Assigned task:
Look below. Copy each line that has "site" in it.

Records for the task:
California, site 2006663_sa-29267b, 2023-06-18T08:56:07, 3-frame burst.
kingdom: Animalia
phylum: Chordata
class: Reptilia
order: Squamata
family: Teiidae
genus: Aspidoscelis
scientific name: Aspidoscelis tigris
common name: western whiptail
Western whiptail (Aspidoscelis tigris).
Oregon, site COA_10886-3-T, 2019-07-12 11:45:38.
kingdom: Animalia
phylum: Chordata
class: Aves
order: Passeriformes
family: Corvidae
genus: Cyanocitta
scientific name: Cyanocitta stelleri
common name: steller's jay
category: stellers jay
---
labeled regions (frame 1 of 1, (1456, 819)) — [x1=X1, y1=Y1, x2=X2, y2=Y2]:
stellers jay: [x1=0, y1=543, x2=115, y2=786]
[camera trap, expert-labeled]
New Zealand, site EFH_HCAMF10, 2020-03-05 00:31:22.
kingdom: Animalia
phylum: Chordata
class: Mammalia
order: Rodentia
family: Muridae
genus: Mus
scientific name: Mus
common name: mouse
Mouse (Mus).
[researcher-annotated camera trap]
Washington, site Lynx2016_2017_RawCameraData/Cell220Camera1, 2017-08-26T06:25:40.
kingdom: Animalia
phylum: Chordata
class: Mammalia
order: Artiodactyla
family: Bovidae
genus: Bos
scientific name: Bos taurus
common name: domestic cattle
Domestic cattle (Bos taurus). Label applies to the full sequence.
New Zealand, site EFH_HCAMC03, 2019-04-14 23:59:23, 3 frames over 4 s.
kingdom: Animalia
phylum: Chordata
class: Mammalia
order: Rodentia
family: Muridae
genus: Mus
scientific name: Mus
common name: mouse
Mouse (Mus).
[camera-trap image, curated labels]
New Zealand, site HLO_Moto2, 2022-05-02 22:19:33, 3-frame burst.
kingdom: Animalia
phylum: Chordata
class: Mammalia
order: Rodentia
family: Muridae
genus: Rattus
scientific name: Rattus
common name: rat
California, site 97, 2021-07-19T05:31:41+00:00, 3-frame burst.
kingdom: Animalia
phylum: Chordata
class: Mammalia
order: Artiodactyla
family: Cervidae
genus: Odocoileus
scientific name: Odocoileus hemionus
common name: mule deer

Solution to this exercise:
California, site 2006663_sa-29267b, 2023-06-18T08:56:07, 3-frame burst.
Oregon, site COA_10886-3-T, 2019-07-12 11:45:38.
New Zealand, site EFH_HCAMF10, 2020-03-05 00:31:22.
Washington, site Lynx2016_2017_RawCameraData/Cell220Camera1, 2017-08-26T06:25:40.
New Zealand, site EFH_HCAMC03, 2019-04-14 23:59:23, 3 frames over 4 s.
New Zealand, site HLO_Moto2, 2022-05-02 22:19:33, 3-frame burst.
California, site 97, 2021-07-19T05:31:41+00:00, 3-frame burst.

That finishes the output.